- To-do item -
Print every line of the material below word for word, without the pictures.
(Dataset records)
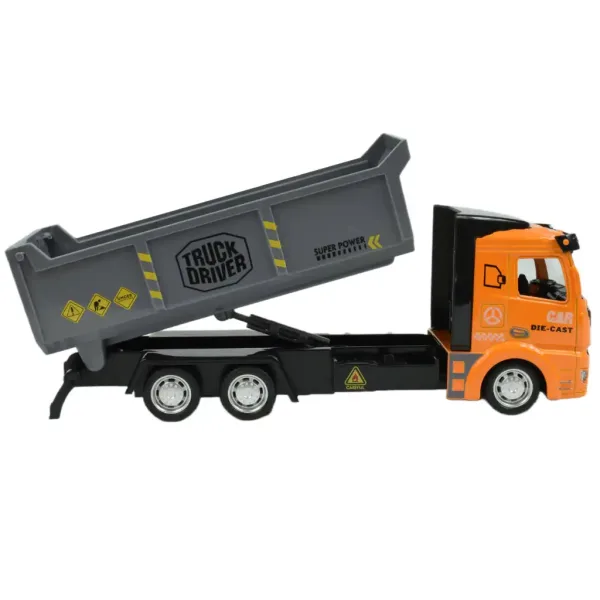 Truck Driver: Kiper na zamašnjak 19 cm slika 4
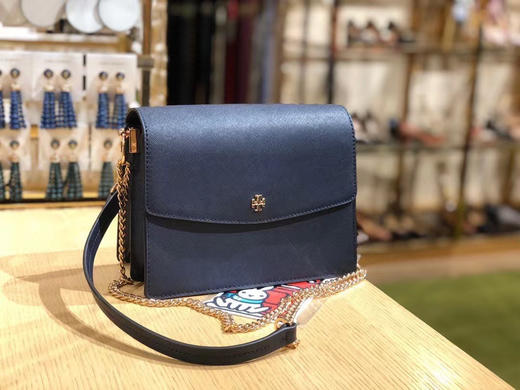 Tory burch ‼️‼️TB emerson风琴包😍😍十字纹理皮 商品图2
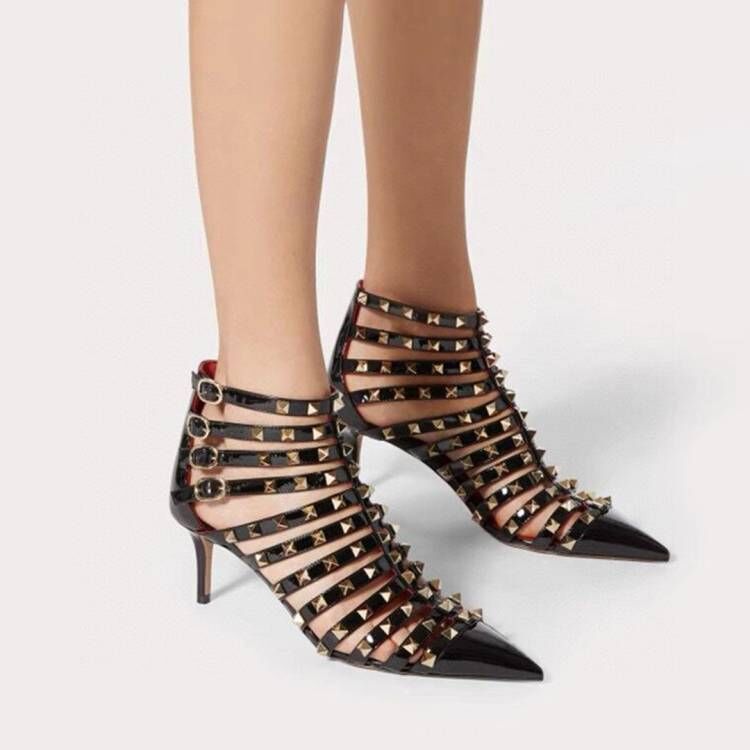 Women's british heels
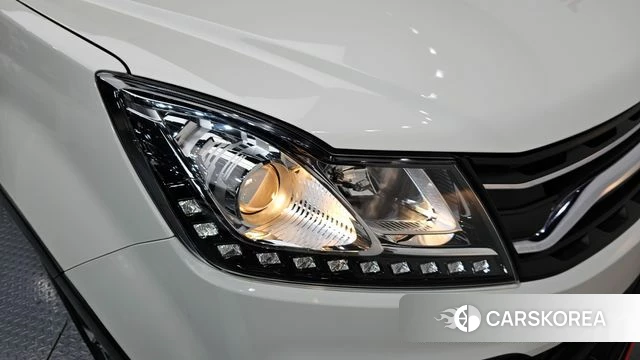Ssangyong New Style Korando C id 4311168 из Кореи 14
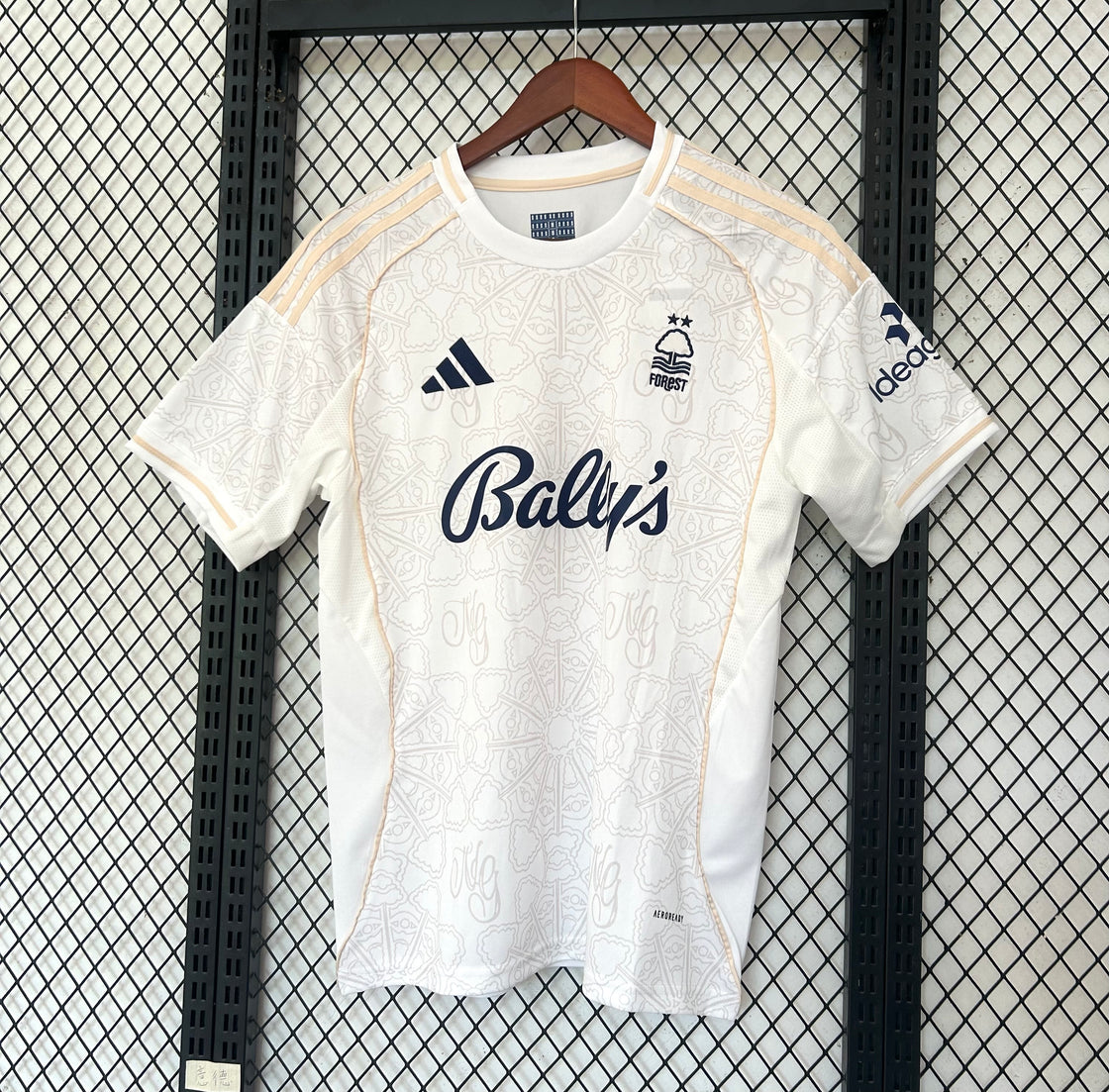 Maillot Nottingham Forest Extérieur 2025-2026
(End Dataset records)
- Worked solution -
 Truck Driver: Kiper na zamašnjak 19 cm slika 4
 Tory burch ‼️‼️TB emerson风琴包😍😍十字纹理皮 商品图2
 Women's british heels
Ssangyong New Style Korando C id 4311168 из Кореи 14
 Maillot Nottingham Forest Extérieur 2025-2026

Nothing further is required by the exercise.